This paper presents the design of a function-specific dynamically reconfigurable architecture for error detection and error correction. The function-unit is integrated in a pipelined 32 bit RISC processor and provides full hardware support for encoding and decoding of Reed-Solomon Codes with different code lengths as well as error detection methods like bit-parallel Cyclic Redundancy Check codes computation. The architecture is designed and optimized for the usage in the medium access control layer of mobile wireless communication systems and provides simultaneously hardware support for control-flow and data-flow oriented tasks.
Introduction
For wireless communication systems the capability of receivers to detect and correct transmission errors is of great importance. While error detection methods require bandwidth expensive retransmissions, error correction methods lead to a better bandwidth efficiency. Albeit this advantage, error correction codes are not often used for mobile wireless communication systems due to their decoding complexity. Software solutions would require powerful processors, leading to an unacceptable power consumption for battery powered mobile devices. Hardware solutions are often optimized for throughput, yet are inflexible and do not consider the requirements of mobile terminals. For mobile wireless communication terminals, the critical design parameter is not throughput but area efficiency and power consumption. Though works exist on area-efficient or (re)configurable Reed-Solomon decoders (e.g. [2, 15] ), the potentials of dynamically reconfigurable approaches concerning hardware savings are often not taken into consideration. However, temporal reuse of hardware within the decoding offers the best potential to achieve an area-efficient design. The inherent hardware overhead of reconfigurable solutions can be avoided by restricting the reconfiguration capabilities to one application area, resulting in a functionspecific reconfigurable device.
In the following the design of a dynamically reconfigurable function-unit (RFU) supporting Cyclic Redundancy Checks (CRC) and Reed-Solomon Codes with different code lengths is presented. The RFU is optimized regarding area and fulfills the performance requirements for actual wireless communication standards. In combination with a processor, the RFU allows the design of a flexible solution for the MAC (M edium Access C ontrol) layer of WLANs. Reconfiguration can be done during runtime, allowing the processor to utilize all arithmetic components and memory elements of the RFU for additional tasks like multiplication in the Galois Field required for encryption standards like AES (Advanced E ncryption S tandard) [1] .
The outline of the contribution is as follows: Section 2 provides a short review of error detection and error correction codes. In Section 3, a reference design for a Reed-Solomon decoder is presented.
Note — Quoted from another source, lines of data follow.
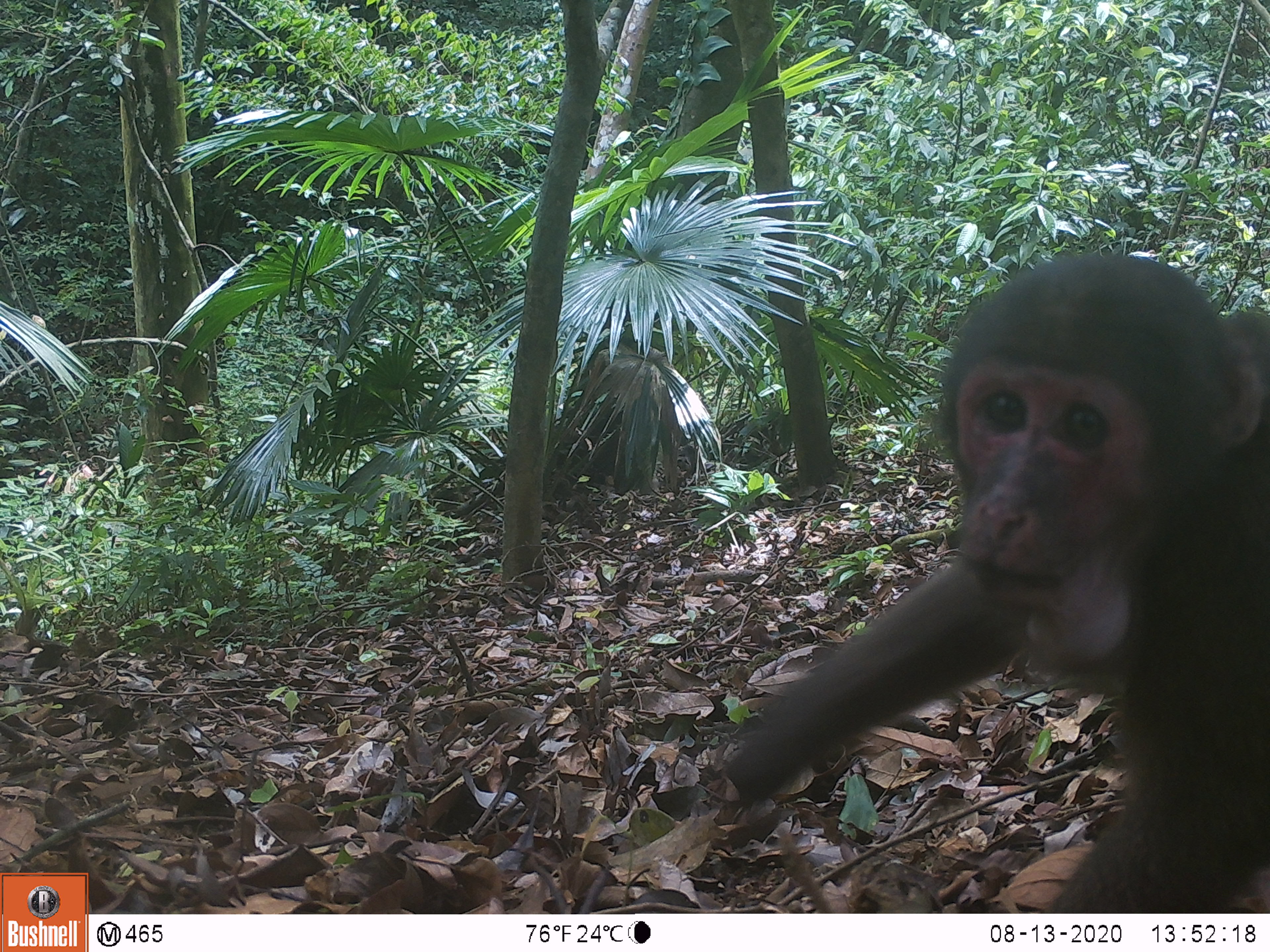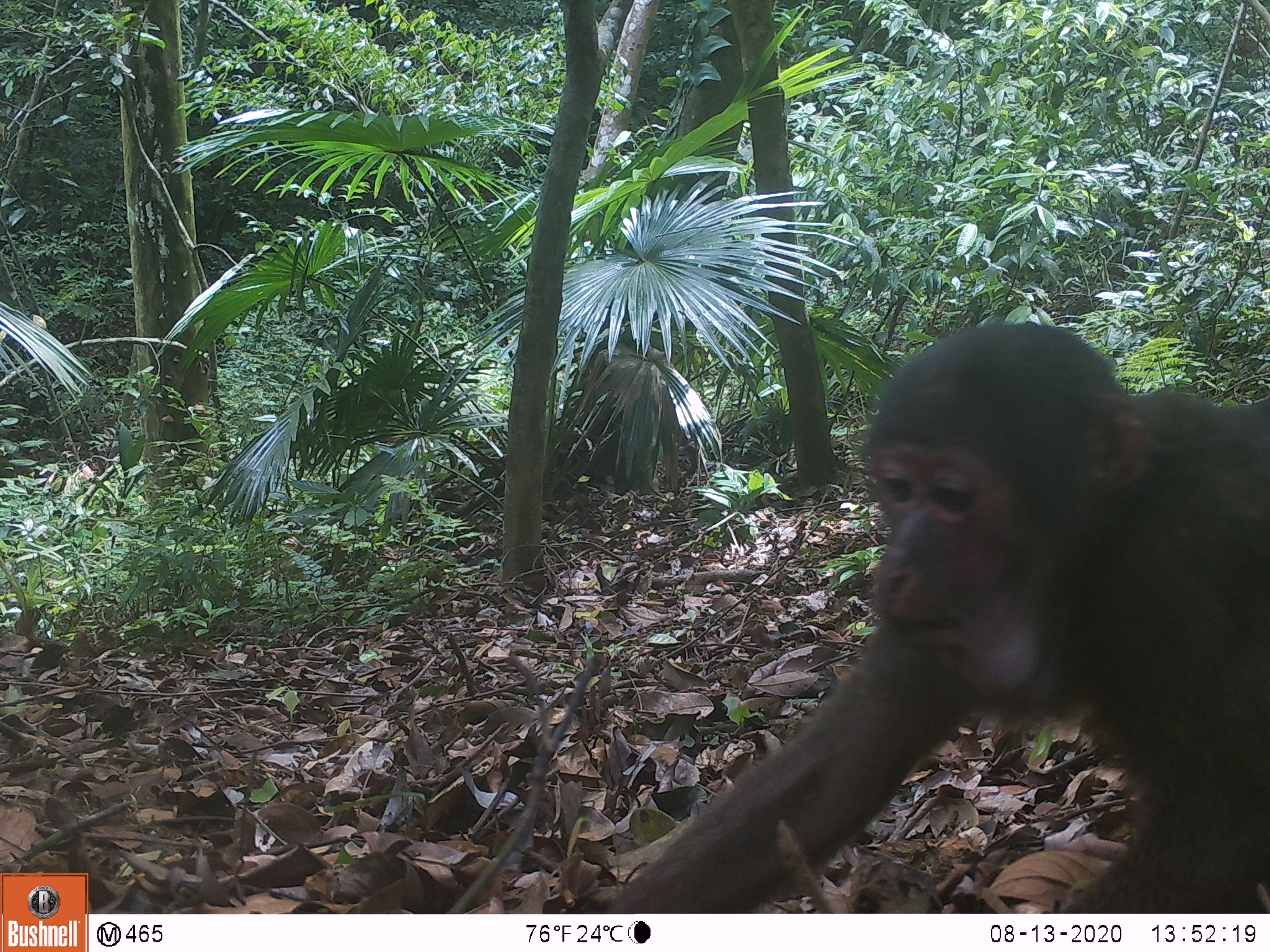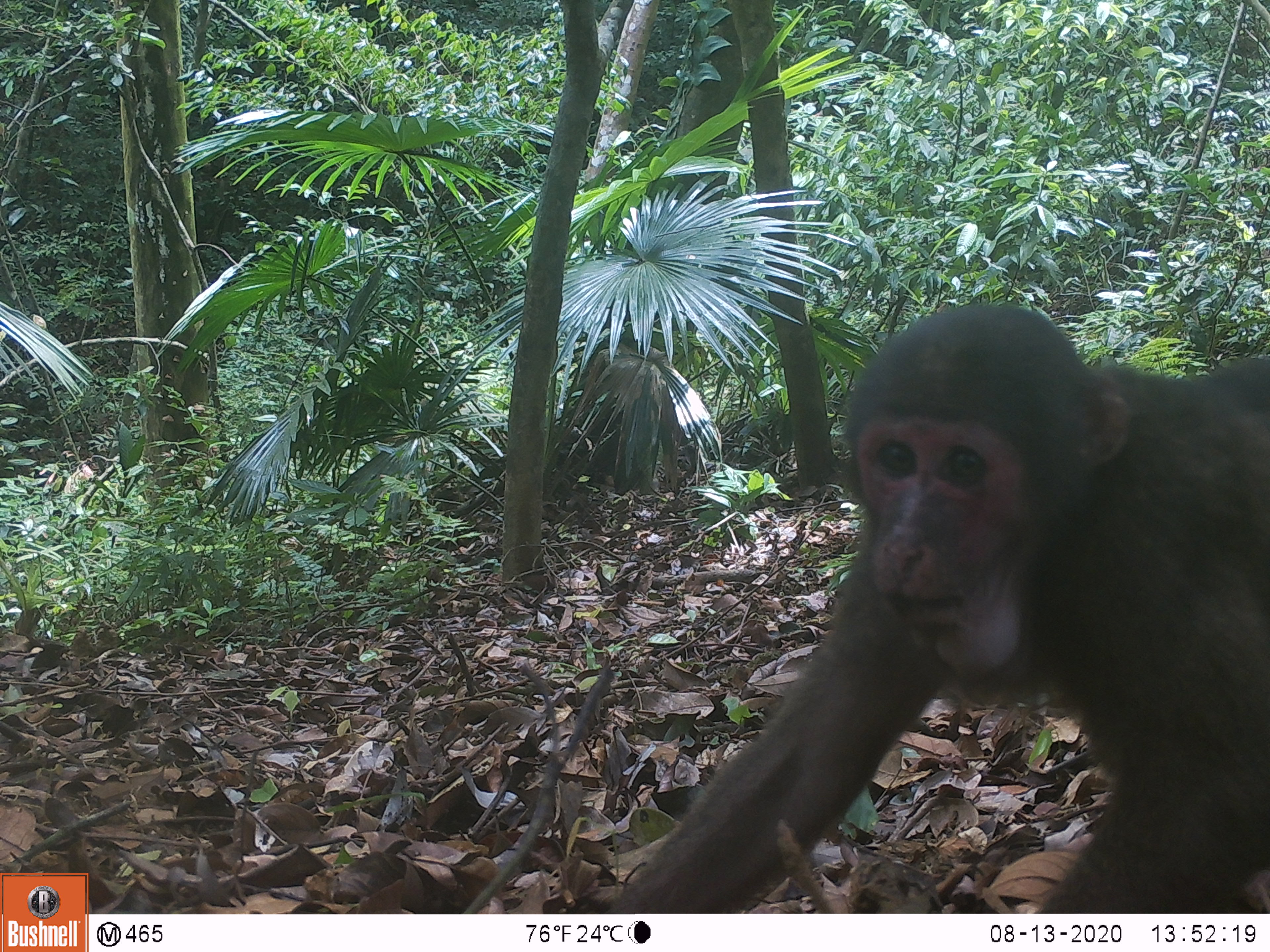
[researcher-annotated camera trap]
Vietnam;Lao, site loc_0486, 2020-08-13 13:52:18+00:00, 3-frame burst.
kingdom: Animalia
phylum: Chordata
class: Mammalia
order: Primates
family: Cercopithecidae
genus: Macaca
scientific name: Macaca arctoides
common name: stump-tailed macaque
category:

This decoder was used as a starting point for the design of the function-specific reconfigurable architecture introduced in Section 4. Section 5 deals with the system integration of the RFU, and Section 6 presents performance and synthesis results. Finally, conclusions are given in Section 7.
Error Detection and Correction Codes
Error detection codes have efficiently been employed in many communication protocols. They enable the receiver to detect whether a received code word is corrupted or not. As the receiver does not have the information required for correcting the error, a retransmission of the corrupted data has to be initiated. Error correction codes extend the redundant part of the message with information so that errors up to a certain degree of corruption can be corrected. Thus the retransmission probability can be reduced considerably by using forward error correction (FEC).
Cyclic Redundancy Check
Cyclic Redundancy Check codes are a powerful subclass of error detection codes and are well-suited for detecting burst errors. The basic idea is to expand a kbit message, described by a polynomial u(x) with coefficients in {0,1}, with the remainder R g(x) of the division of x n−k · u(x) by a m = (n − k)th-order generator polynomial g(x) using modulo-2 arithmetic, resulting in an n-bit code word v(x). If v(x) is affected by an error polynomial e(x), a receiver can check the integrity of the received data v e (x) = v(x) + e(x) by dividing v e (x) by g(x). A non-zero remainder r(x) indicates the presence of errors [14] .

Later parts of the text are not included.